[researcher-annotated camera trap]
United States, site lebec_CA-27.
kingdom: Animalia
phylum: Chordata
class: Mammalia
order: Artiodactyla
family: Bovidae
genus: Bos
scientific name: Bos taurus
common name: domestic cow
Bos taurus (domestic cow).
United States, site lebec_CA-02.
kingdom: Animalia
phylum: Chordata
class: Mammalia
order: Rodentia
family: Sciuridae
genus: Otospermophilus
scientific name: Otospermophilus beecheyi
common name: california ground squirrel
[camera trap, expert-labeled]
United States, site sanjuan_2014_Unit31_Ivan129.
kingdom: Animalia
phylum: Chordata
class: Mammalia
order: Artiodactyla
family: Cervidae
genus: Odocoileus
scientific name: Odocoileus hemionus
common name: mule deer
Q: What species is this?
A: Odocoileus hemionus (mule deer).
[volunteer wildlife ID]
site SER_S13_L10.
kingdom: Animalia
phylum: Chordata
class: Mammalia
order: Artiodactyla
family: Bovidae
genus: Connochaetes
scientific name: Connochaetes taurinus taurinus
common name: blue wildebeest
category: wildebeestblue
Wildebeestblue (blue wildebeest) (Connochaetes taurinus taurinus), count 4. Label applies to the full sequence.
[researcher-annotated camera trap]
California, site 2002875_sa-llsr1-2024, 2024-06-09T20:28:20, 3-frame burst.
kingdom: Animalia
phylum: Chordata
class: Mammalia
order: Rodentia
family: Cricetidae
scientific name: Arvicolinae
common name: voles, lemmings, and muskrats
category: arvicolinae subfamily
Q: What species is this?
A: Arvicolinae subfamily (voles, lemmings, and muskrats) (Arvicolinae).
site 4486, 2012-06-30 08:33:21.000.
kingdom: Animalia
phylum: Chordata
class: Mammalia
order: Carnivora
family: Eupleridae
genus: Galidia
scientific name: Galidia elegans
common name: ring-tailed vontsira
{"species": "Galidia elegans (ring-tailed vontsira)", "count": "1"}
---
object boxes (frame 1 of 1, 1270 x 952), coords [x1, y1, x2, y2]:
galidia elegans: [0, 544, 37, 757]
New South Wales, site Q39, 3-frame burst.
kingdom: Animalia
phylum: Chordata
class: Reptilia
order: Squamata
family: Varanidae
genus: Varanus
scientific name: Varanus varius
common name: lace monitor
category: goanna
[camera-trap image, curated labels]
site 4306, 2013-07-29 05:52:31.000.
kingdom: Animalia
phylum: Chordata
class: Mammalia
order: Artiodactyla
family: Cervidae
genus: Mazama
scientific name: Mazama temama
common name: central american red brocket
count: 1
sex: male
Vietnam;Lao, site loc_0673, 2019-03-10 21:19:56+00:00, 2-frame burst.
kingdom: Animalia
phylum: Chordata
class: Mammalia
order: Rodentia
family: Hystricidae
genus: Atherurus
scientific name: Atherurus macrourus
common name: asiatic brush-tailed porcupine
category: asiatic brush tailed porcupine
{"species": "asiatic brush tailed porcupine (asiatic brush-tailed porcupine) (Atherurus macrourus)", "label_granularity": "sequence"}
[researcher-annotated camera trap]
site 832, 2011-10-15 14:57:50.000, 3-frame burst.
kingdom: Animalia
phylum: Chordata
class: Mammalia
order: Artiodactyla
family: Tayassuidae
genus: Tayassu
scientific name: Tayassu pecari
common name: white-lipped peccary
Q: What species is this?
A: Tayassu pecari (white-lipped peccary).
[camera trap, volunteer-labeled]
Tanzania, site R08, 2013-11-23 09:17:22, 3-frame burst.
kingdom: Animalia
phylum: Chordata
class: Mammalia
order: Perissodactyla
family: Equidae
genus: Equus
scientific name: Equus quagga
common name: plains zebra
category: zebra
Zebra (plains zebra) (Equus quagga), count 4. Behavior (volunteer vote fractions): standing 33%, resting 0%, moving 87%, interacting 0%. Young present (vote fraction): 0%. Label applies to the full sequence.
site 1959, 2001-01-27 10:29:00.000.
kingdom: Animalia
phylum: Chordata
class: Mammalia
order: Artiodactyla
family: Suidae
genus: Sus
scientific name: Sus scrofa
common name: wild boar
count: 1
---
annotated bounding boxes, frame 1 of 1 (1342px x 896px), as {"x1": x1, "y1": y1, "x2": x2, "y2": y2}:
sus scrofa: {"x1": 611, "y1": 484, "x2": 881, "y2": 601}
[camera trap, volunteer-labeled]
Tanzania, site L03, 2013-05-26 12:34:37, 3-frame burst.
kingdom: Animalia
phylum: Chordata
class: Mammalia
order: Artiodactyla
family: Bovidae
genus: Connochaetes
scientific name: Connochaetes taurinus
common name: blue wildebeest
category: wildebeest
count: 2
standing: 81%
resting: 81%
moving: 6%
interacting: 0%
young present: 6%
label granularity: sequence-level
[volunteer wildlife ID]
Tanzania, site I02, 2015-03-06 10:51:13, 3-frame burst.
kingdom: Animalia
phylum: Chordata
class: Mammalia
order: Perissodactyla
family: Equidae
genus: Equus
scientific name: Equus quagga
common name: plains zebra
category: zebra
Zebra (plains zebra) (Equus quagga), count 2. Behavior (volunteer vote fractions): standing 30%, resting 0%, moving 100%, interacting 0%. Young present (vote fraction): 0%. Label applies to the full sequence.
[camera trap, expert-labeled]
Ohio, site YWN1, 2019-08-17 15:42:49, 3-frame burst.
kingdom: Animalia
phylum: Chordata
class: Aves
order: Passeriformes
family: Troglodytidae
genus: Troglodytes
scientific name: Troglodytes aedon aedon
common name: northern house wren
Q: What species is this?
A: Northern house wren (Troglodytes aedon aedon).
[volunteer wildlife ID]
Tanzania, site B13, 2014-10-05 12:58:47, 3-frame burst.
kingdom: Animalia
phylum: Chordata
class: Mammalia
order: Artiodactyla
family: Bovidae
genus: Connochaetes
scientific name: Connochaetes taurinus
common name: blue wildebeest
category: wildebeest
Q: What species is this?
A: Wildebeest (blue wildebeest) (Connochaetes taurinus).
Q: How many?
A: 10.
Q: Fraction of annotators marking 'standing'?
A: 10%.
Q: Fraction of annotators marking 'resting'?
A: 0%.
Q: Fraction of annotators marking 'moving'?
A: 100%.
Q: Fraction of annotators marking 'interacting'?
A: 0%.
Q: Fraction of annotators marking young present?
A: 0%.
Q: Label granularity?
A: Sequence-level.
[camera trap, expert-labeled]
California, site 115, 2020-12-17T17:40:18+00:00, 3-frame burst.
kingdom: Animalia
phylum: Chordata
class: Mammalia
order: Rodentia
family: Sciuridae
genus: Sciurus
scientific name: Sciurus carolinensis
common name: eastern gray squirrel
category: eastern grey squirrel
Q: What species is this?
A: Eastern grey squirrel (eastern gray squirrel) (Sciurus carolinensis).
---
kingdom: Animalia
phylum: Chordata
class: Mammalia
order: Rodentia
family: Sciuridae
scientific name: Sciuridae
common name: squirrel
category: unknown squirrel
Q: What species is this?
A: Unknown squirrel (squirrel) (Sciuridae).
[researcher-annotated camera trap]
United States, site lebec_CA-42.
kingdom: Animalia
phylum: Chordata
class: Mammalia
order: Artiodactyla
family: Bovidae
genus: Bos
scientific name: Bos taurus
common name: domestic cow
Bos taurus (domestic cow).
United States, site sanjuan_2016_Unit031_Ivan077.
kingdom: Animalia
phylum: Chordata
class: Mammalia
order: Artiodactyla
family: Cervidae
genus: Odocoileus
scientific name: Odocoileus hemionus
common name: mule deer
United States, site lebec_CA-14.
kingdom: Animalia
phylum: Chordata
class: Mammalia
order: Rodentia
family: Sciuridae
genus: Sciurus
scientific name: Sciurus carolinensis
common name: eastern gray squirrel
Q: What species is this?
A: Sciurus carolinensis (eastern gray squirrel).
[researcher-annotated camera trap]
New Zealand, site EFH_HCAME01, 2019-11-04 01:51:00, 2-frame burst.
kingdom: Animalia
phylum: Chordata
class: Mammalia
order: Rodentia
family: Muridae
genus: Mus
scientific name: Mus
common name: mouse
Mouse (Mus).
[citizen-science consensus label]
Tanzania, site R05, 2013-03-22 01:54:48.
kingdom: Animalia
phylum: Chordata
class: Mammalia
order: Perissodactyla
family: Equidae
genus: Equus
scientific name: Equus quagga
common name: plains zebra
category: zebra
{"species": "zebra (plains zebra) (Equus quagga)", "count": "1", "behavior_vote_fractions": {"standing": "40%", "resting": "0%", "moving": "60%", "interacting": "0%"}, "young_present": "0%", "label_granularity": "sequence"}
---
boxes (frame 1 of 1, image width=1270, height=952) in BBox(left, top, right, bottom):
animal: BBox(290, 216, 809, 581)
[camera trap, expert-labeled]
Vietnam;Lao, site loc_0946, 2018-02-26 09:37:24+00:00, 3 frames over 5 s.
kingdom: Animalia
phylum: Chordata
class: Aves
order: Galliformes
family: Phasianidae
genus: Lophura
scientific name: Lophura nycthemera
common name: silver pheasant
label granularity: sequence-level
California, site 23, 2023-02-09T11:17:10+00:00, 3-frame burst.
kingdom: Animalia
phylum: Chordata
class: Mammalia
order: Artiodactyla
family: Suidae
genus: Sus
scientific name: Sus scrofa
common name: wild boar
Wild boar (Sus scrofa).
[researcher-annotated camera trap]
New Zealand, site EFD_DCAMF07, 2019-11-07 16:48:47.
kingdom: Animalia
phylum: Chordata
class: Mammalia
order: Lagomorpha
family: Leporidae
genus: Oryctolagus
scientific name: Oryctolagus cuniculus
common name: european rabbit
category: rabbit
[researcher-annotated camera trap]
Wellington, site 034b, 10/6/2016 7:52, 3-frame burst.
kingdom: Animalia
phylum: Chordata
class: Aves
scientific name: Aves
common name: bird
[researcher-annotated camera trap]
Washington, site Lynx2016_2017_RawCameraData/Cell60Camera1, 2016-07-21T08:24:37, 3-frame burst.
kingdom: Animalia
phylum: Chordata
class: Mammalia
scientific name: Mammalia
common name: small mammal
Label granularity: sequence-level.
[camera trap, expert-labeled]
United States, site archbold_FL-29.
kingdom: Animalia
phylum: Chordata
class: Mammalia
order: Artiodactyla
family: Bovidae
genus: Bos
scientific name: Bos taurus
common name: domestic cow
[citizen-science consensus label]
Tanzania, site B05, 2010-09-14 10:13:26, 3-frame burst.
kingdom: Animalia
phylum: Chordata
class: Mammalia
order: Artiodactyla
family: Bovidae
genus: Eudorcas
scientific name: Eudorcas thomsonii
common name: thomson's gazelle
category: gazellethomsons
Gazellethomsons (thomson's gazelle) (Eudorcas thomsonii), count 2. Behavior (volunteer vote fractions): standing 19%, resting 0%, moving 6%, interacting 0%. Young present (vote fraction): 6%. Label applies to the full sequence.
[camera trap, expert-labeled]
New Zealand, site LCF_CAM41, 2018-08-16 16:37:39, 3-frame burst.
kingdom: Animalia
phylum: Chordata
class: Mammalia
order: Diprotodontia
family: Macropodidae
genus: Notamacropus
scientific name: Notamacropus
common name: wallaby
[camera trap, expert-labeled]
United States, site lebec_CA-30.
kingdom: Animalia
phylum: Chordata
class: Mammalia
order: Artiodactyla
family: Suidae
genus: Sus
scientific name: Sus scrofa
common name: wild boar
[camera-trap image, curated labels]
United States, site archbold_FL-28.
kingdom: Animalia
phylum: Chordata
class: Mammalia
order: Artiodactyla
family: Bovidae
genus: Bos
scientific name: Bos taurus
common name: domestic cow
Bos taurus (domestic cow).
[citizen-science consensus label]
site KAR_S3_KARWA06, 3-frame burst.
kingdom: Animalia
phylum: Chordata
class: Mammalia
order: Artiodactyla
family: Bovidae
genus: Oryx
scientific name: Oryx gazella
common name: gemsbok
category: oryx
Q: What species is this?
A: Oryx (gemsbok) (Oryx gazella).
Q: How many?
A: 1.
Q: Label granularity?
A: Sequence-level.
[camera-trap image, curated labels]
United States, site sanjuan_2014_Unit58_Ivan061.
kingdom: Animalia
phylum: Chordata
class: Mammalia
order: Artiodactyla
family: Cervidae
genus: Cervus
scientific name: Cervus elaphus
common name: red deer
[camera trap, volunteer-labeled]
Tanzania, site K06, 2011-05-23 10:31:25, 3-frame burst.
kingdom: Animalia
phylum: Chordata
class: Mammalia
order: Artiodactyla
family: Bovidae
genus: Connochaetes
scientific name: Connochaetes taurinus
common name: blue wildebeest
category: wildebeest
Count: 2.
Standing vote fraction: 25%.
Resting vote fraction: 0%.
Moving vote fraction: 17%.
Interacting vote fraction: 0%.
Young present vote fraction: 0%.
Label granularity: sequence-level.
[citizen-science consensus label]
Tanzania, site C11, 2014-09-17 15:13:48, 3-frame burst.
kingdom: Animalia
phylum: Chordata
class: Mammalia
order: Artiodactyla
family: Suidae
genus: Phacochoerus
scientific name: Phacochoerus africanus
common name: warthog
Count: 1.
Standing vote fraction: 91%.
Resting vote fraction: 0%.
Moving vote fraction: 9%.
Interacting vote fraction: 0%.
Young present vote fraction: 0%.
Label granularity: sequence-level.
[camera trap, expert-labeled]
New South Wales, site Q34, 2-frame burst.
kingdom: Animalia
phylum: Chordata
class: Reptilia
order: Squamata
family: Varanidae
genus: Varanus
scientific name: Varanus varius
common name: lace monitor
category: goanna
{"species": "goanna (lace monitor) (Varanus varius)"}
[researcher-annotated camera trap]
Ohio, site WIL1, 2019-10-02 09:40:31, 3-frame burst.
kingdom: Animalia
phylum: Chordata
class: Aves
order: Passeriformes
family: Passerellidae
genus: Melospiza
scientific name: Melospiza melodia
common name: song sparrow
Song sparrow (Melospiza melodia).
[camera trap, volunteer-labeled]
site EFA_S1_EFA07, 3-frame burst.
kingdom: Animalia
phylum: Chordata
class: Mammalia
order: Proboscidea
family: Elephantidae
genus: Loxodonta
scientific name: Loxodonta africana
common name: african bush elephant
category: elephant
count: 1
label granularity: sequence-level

Brief: From the material above, set down exactly the lines between the line holding "family: Phasianidae" and the line holding "genus: Notamacropus", inclusive. Include nothing else.

Response:
family: Phasianidae
genus: Lophura
scientific name: Lophura nycthemera
common name: silver pheasant
label granularity: sequence-level
California, site 23, 2023-02-09T11:17:10+00:00, 3-frame burst.
kingdom: Animalia
phylum: Chordata
class: Mammalia
order: Artiodactyla
family: Suidae
genus: Sus
scientific name: Sus scrofa
common name: wild boar
Wild boar (Sus scrofa).
[researcher-annotated camera trap]
New Zealand, site EFD_DCAMF07, 2019-11-07 16:48:47.
kingdom: Animalia
phylum: Chordata
class: Mammalia
order: Lagomorpha
family: Leporidae
genus: Oryctolagus
scientific name: Oryctolagus cuniculus
common name: european rabbit
category: rabbit
[researcher-annotated camera trap]
Wellington, site 034b, 10/6/2016 7:52, 3-frame burst.
kingdom: Animalia
phylum: Chordata
class: Aves
scientific name: Aves
common name: bird
[researcher-annotated camera trap]
Washington, site Lynx2016_2017_RawCameraData/Cell60Camera1, 2016-07-21T08:24:37, 3-frame burst.
kingdom: Animalia
phylum: Chordata
class: Mammalia
scientific name: Mammalia
common name: small mammal
Label granularity: sequence-level.
[camera trap, expert-labeled]
United States, site archbold_FL-29.
kingdom: Animalia
phylum: Chordata
class: Mammalia
order: Artiodactyla
family: Bovidae
genus: Bos
scientific name: Bos taurus
common name: domestic cow
[citizen-science consensus label]
Tanzania, site B05, 2010-09-14 10:13:26, 3-frame burst.
kingdom: Animalia
phylum: Chordata
class: Mammalia
order: Artiodactyla
family: Bovidae
genus: Eudorcas
scientific name: Eudorcas thomsonii
common name: thomson's gazelle
category: gazellethomsons
Gazellethomsons (thomson's gazelle) (Eudorcas thomsonii), count 2. Behavior (volunteer vote fractions): standing 19%, resting 0%, moving 6%, interacting 0%. Young present (vote fraction): 6%. Label applies to the full sequence.
[camera trap, expert-labeled]
New Zealand, site LCF_CAM41, 2018-08-16 16:37:39, 3-frame burst.
kingdom: Animalia
phylum: Chordata
class: Mammalia
order: Diprotodontia
family: Macropodidae
genus: Notamacropus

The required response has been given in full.